Tomato Cream Pasta
At this point, my recipe doesn't much follow the one in the book. Which is why I won't just copy it over here. The good news is, regardless of how much detail I go into, this is an insanely forgiving recipe. It's tomatoes, garlic, and cream. You can make it *better*, but so long as you don't burn it, I don't think it can be *bad.*
Step one: Cut some garlic into slices. Personally, I use 1/2 to 3/4 of a head. Your mileage may vary. Throw them into a *big* (nonstick, if possible) skillet. Add a splash of olive oil. enough to keep the garlic loose in. Turn the heat on low, and just let the garlic sweat. The longer you can do this, the sweeter the garlic will be ultimately, but it's all about patience. If the heat is too high, it will brown. No big deal. when the garlic is soft, brown, or you're bored;
Step two: The tomato step. Again, it's a forgiving recipe. I think it calls for fresh plum tomatoes, but I hate slipping them, so I just used canned. The best is, of course, muir glen, but any of the canned varieties work. If possible, I recommend the brands that come in the finally diced. You want a 14-16 oz can. Diced, nothing but tomatoes (no spices, etc, until you've tried the basic and decide how you want to experiment. I have used Muir Glen fire roasted, and it's not the same, but not bad.) Dump the tomatoes in and put the heat on low again for about forever. I like to cook them down basically to nothing, ultra ultra soft. But I'm not all that fond of tomatoes. :) The original recipe said 'until the fat seperates' and if you watch it, there's a point when that happens and the oil starts gathering at the edges of the pan. like I said, though, it's not rocket science. When you're bored, and/or the tomatoes seems squishy enough:
Step three: Cream! I get the medium sized heavy cream container (for those who need realish numbers, this is the 2 cup container, and you're going to use about 2/3 a cup of cream at a time). Dump about a third in to the pan, stir throughly until it's a solid color (sort of pink-ish orange, depending on how much you cooked the tomatoes) Again, lowish heat, just let it cook waaaaay down. WAY. I accidentally thought I'd burned it the first time I did it this way, but no. It was awesome. Sweet/carmelized. Add another third, mix it completely as above, turn the heat up and hover over it until it's cooked down to a thicker sauce. It's an imperfect science, but you basically want it to at least be thick enough to cling to pasta. (So if you have the pasta done already, or are still testing it at this point, I advise taste testing with the pieces of pasta, to see how it stays on the pasta. If you cook it down too much, just add a little more cream.

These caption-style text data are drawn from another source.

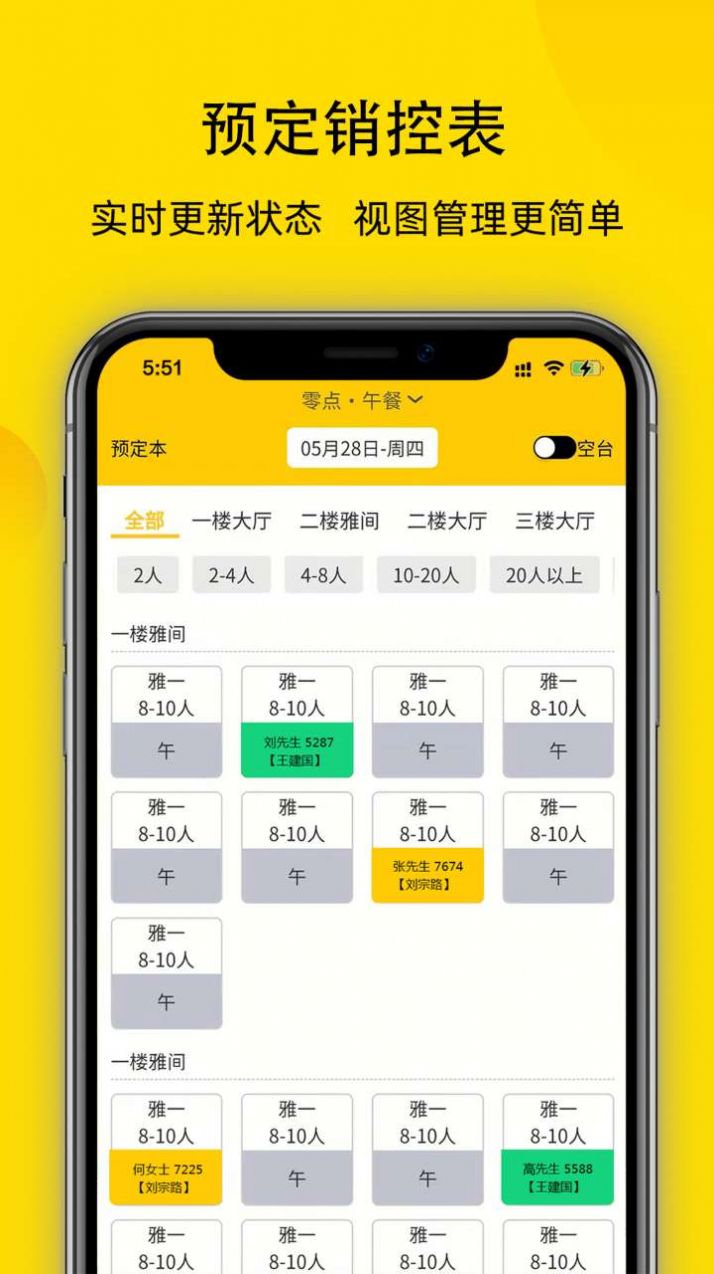 鹿小乙零点HD安卓版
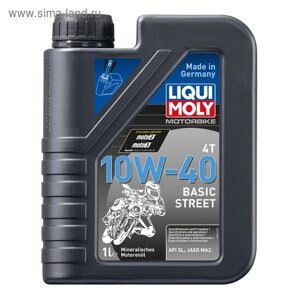 Моторное масло для 4-тактных мотоциклов Motorbike 4T LiquiMoly Basic Street 10W-40 SL; JASO MA2 миниральное, 1 л (3044)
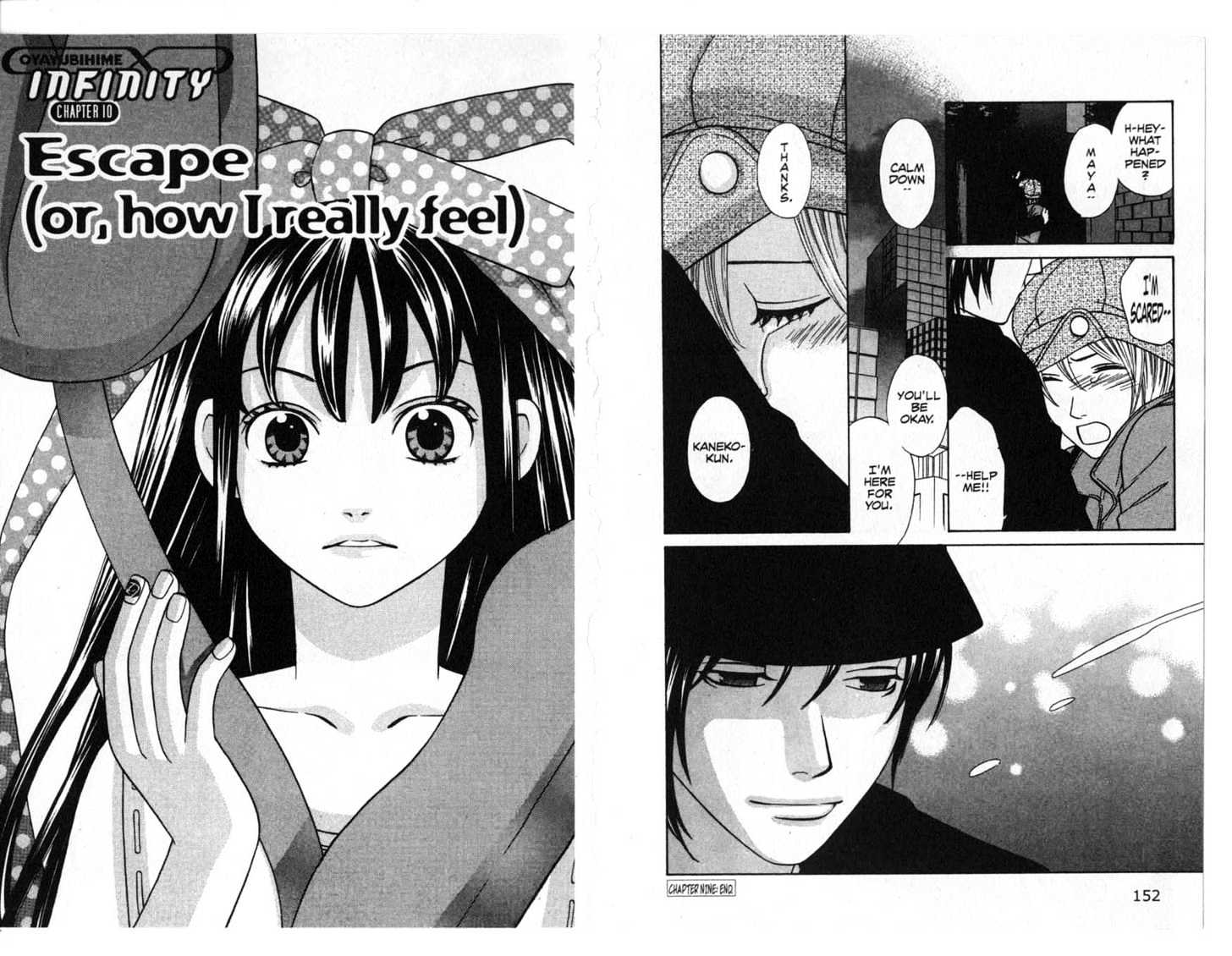Oyayubihime Infinity Chapter 2.0 page 78 - Vol.02 Chapter 0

And you're done. Pour it over a pound box of pasta, ideally cartwheels, otherwise radiators or rotini work well. You want lots of surface area to catch the sauce--nothing like penne or elbows or etc. They aren't *bad*, but they are less awesome. I have been making this dish for...10 plus years, and I still scramble to get the pasta and sauce done at the same time. I *think* if you start the pasta in the water after you add the cream the first time, it'll work out okay. Luckily, you can take a break with the sauce (turn the heat off after cooking down the first dose of cream.) while you try to get the pasta caught up. It will be *best* fresh, but works just fine reheated. (by 'best' I mean that 4 of us ate it tonight and there are no leftovers at all, and at least two of us had seconds. I have also eaten half of it myself in one sitting.)
There is also a step .5, which goes...somewhere. It is 'add salt.' I usually forget it while cooking. Also, taste it repeatedly. It is awesome, and every step only gets better. (by the cream steps, I usually try to talk myself around to just eating it out of the pan directly.)
And if you come visit, or I come visit you, I will make it for you, and you can stand at my shoulder and watch and taste and learn all my tricks.
ETA: I just remembered there's a non-vegetarian version of this as well which some may be interested in. If you make the sausage variation, it is worth finding the cartwheel pasta to go with it.
I will explain my method, you can reason out your own alternatives easy enough: Get yourself some sausage. About a pound I think, depending on your fondness for meat. If you actually live somewhere civilized enough to have a butcher (I miss Lewisburg for the butcher shop if nothing else.), it's the not-hot/Italian option. Just plain old sausage. If you have to make do with a grocery store, you want a bland sausage, ideally pork and little/nothing more. Breakfast sausage might be your best bet. Freeze it overnight or so, and then cut the sausage into rings a little wider than a pencil/basic pen. Wheels, basically. I don't like the sausage casing, which is one reason why I like freezing it--it peels off easily that way, but even with the skin, frozen is easier to cut into wheels. It cooks just fine from frozen or fresh, so that doesn't matter. You add the wheels to the pan while you sweat the garlic, so you only need enough oil to keep the sausage from sticking long enough to produce it's own fat. Sweat the garlic/brown the sausage (carefully, if you have removed the skin, so it holds together). When the garlic is done, move to step two, proceed normally. At the end, you'll have pasta cartwheels mixing with slices of sausage in much the same shape, for a nice blend of tastes and textures.